Als wirklich tierfreundlich kann nur die Freilandhaltung bezeichnet werden. Sie wird von einigen KAGfreiland-Bauern praktiziert. Dies ist aber lediglich in kleinem Stil praktikabel (Bild: KAG)


Kommentar des Schweizer Fleisch-Fachverbandes (SFF)

Selbstverständlich liegt es auch im ureigensten Interesse des Schweizer Fleisch-Fachverbandes (SFF), dass die gesetzlichen Vorgaben eingehalten werden. Dies haben wir ja auch mit der Aufnahme des Hinweises von KAGfreiland in unserer Verbandszeitung bekräftigt, weshalb uns die Kampagne gegen den SFF nun umso mehr erstaunt.
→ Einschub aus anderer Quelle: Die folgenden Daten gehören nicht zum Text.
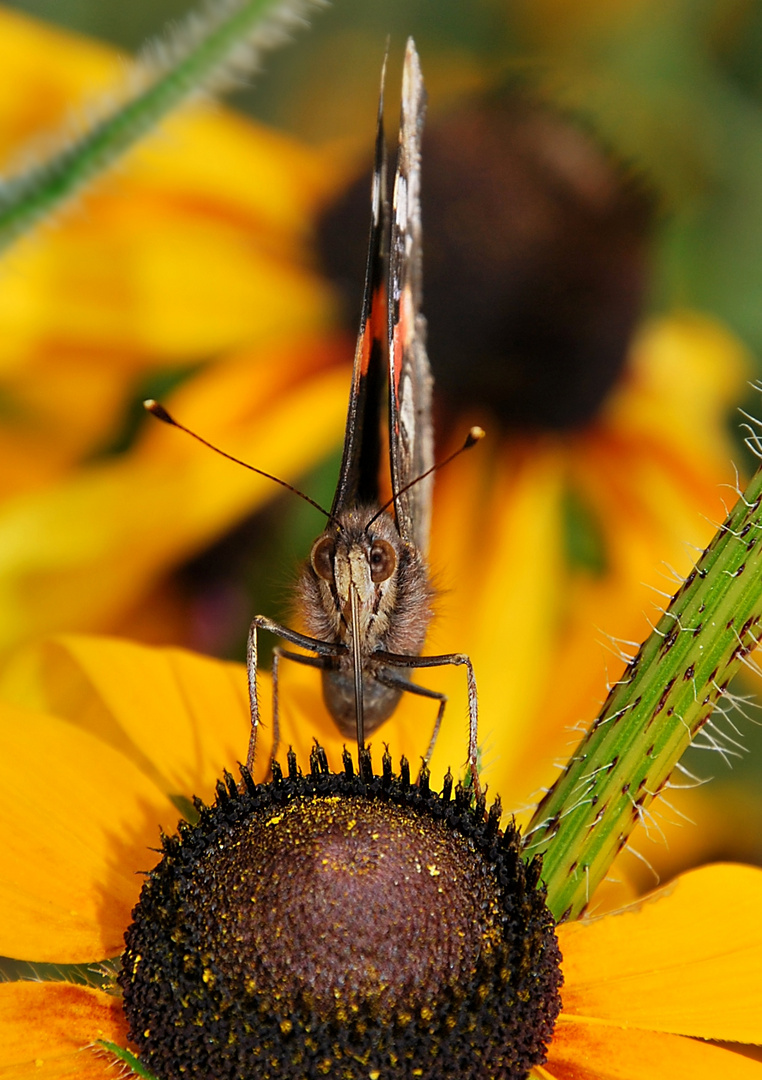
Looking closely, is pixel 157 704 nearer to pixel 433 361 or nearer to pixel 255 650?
pixel 255 650

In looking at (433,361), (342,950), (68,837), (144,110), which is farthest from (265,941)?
(433,361)

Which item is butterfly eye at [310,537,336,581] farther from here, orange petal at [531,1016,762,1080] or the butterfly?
orange petal at [531,1016,762,1080]

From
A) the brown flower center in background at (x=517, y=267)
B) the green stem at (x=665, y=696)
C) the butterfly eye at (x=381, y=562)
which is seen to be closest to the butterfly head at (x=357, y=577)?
the butterfly eye at (x=381, y=562)

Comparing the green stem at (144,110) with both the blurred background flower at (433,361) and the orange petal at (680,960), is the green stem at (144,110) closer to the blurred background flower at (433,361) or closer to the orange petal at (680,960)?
the orange petal at (680,960)

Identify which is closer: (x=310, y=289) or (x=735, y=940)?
(x=735, y=940)

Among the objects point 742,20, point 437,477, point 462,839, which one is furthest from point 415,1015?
point 742,20

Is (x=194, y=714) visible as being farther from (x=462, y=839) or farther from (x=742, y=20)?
(x=742, y=20)
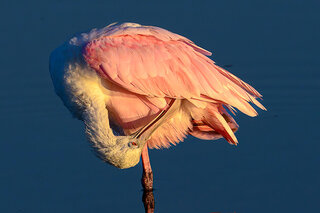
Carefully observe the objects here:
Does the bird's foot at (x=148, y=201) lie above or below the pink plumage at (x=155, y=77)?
below

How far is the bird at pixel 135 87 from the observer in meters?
7.65

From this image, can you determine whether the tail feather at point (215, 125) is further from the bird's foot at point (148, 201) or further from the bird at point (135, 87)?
the bird's foot at point (148, 201)

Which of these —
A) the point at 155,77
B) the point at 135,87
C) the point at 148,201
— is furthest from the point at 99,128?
the point at 148,201

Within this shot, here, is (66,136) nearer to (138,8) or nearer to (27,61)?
(27,61)

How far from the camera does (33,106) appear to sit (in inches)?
405

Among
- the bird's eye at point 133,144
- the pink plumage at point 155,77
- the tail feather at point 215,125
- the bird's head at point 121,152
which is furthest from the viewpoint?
the tail feather at point 215,125

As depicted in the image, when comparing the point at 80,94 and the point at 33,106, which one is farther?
the point at 33,106

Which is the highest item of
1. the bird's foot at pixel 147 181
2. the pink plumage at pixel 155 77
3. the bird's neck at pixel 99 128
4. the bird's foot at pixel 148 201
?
the pink plumage at pixel 155 77

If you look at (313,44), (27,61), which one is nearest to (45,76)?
(27,61)

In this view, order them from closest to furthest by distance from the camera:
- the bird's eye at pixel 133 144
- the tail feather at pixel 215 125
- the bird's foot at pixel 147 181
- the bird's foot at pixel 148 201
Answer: the bird's eye at pixel 133 144
the bird's foot at pixel 148 201
the tail feather at pixel 215 125
the bird's foot at pixel 147 181

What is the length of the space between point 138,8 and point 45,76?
5.59 feet

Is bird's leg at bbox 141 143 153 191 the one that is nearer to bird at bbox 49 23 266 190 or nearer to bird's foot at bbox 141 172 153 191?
bird's foot at bbox 141 172 153 191

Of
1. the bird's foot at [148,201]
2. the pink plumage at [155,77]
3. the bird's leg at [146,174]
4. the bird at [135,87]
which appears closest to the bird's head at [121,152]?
the bird at [135,87]

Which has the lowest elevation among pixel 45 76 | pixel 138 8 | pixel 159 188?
pixel 159 188
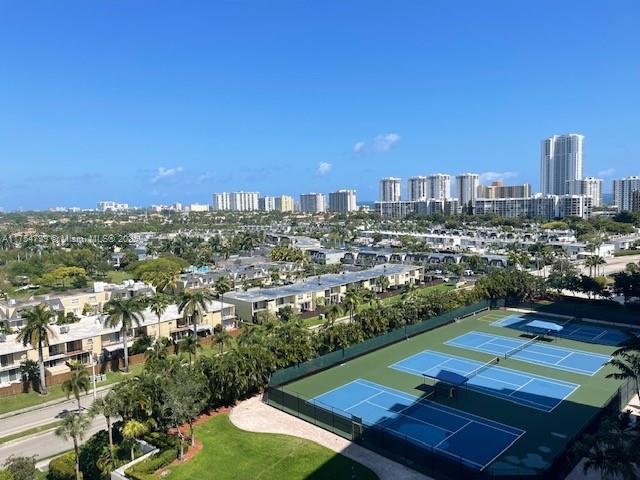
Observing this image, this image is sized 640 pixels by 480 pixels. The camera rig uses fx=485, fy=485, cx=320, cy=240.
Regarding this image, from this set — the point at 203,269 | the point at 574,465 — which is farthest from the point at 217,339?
the point at 203,269

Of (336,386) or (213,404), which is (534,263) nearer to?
(336,386)

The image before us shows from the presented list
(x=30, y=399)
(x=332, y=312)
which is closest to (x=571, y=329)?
(x=332, y=312)

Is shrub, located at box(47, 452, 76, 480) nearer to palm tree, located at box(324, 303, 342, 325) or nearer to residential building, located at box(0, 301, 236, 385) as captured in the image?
residential building, located at box(0, 301, 236, 385)

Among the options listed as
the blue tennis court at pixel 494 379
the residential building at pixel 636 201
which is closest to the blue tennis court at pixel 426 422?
the blue tennis court at pixel 494 379

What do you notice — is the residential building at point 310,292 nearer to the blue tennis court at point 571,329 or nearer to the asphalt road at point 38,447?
the blue tennis court at point 571,329

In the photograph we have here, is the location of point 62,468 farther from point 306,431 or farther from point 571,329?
point 571,329

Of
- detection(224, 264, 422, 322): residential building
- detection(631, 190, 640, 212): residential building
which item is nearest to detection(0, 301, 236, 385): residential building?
detection(224, 264, 422, 322): residential building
Dies auch unter dem Gesichtspunkt, dass die von KAGfreiland in der Medienmitteilung zitierten Unternehmen gar nicht Mitglieder des SFF sind und sich diese daher in eigener Verantwortung über die gesetzlichen Änderungen zu informieren haben.

Obwohl der Kaninchenfleischkonsum mit knapp 300 g verkaufsfertigem Fleisch pro Kopf und Jahr rund 0.6% des gesamten Fleischkonsumes ausmacht und davon rund 40% im Inland nach den schweizerischen Tierschutzvorgaben produziert werden, entbindet die relativ geringe Quote niemanden von der Einhaltung der gesetzlichen Vorgaben. (Text: SFF)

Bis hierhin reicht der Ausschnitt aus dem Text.